# REQUIRED WORK:
Copy the listing below letter for letter, passing over each picture.

───── DATA TO USE ─────

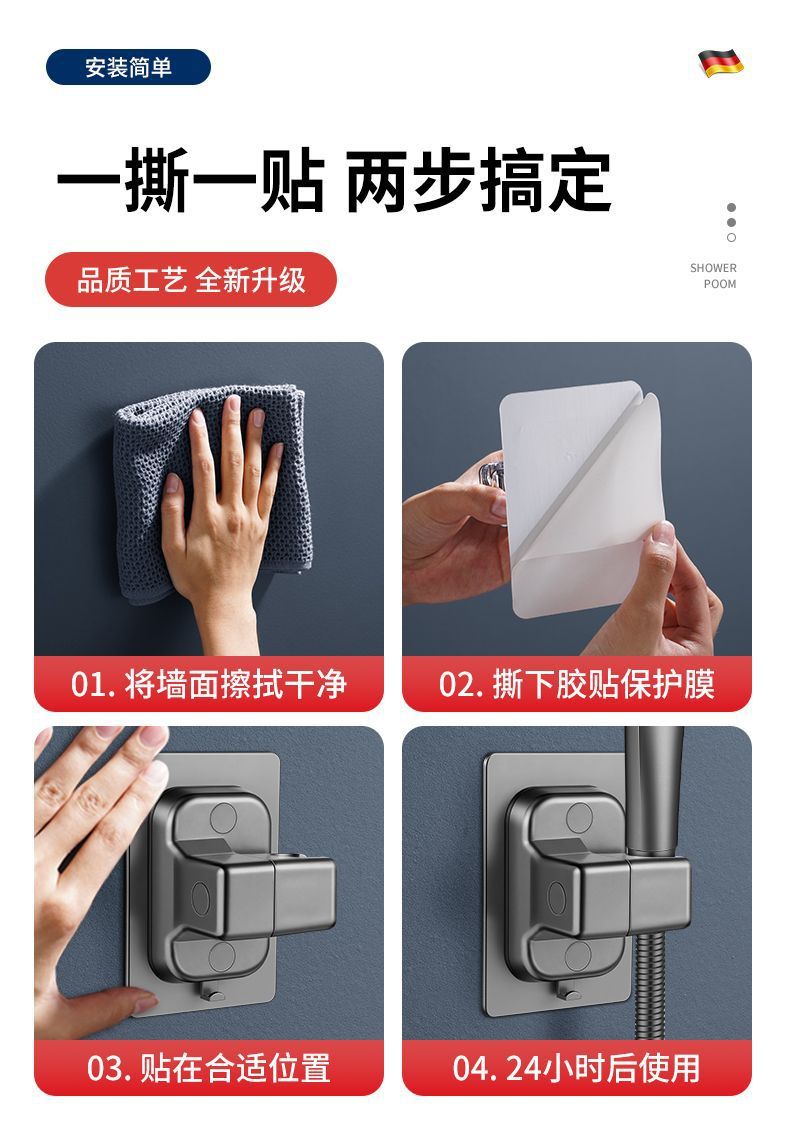 安装简单

一撕一贴 两步搞定

品质工艺 全新升级

SHOWER POOM

01. 将墙面擦拭干净

02. 撕下胶贴保护膜

03. 贴在合适位置

04. 24小时后使用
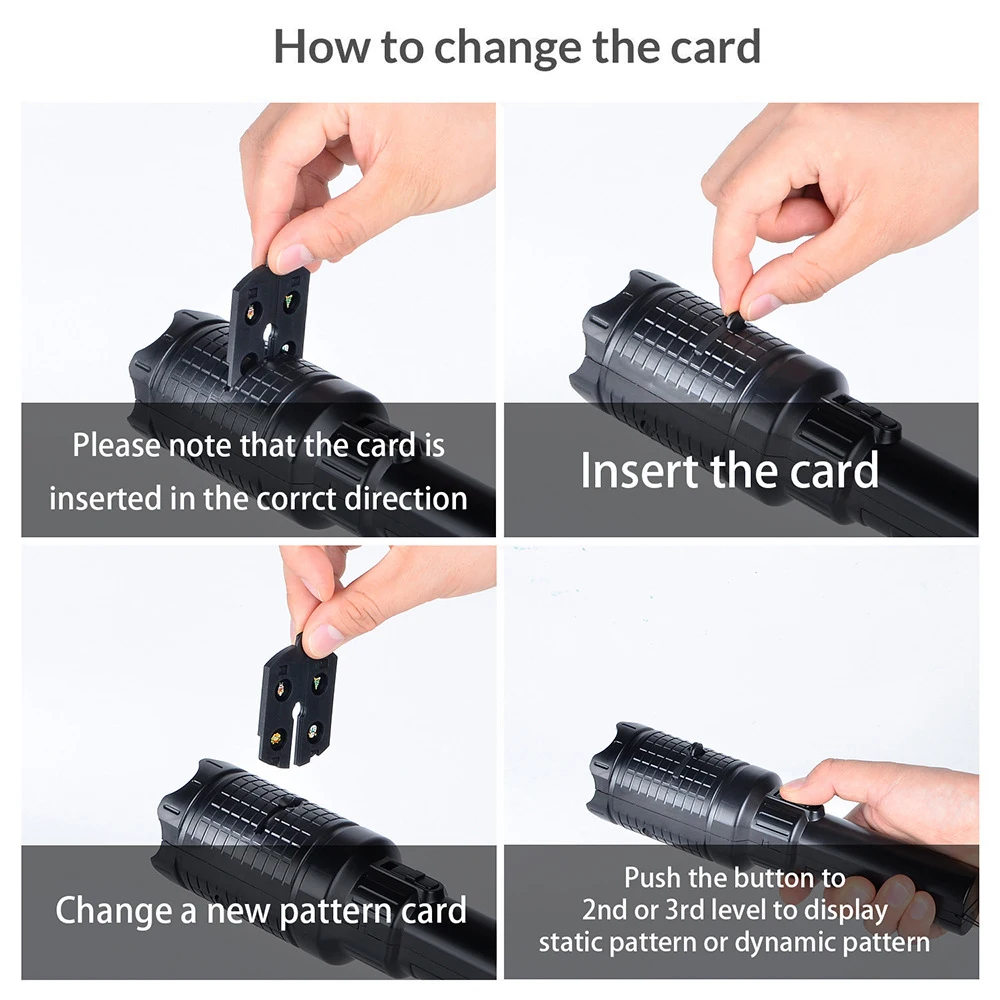 How to change the card

Please note that the card is inserted in the corrct direction

Insert the card

Change a new pattern card

Push the button to 2nd or 3rd level to display static pattern or dynamic pattern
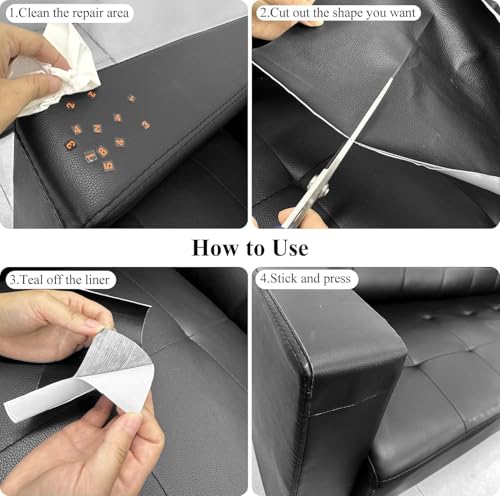 1.Clean the repair area

2.Cut out the shape you want

How to Use

3.Teal off the liner

4.Stick and press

─────

# RESPONSE AREA:
 安装简单

一撕一贴 两步搞定

品质工艺 全新升级

SHOWER POOM

01. 将墙面擦拭干净

02. 撕下胶贴保护膜

03. 贴在合适位置

04. 24小时后使用
 How to change the card

Please note that the card is inserted in the corrct direction

Insert the card

Change a new pattern card

Push the button to 2nd or 3rd level to display static pattern or dynamic pattern
 1.Clean the repair area

2.Cut out the shape you want

How to Use

3.Teal off the liner

4.Stick and press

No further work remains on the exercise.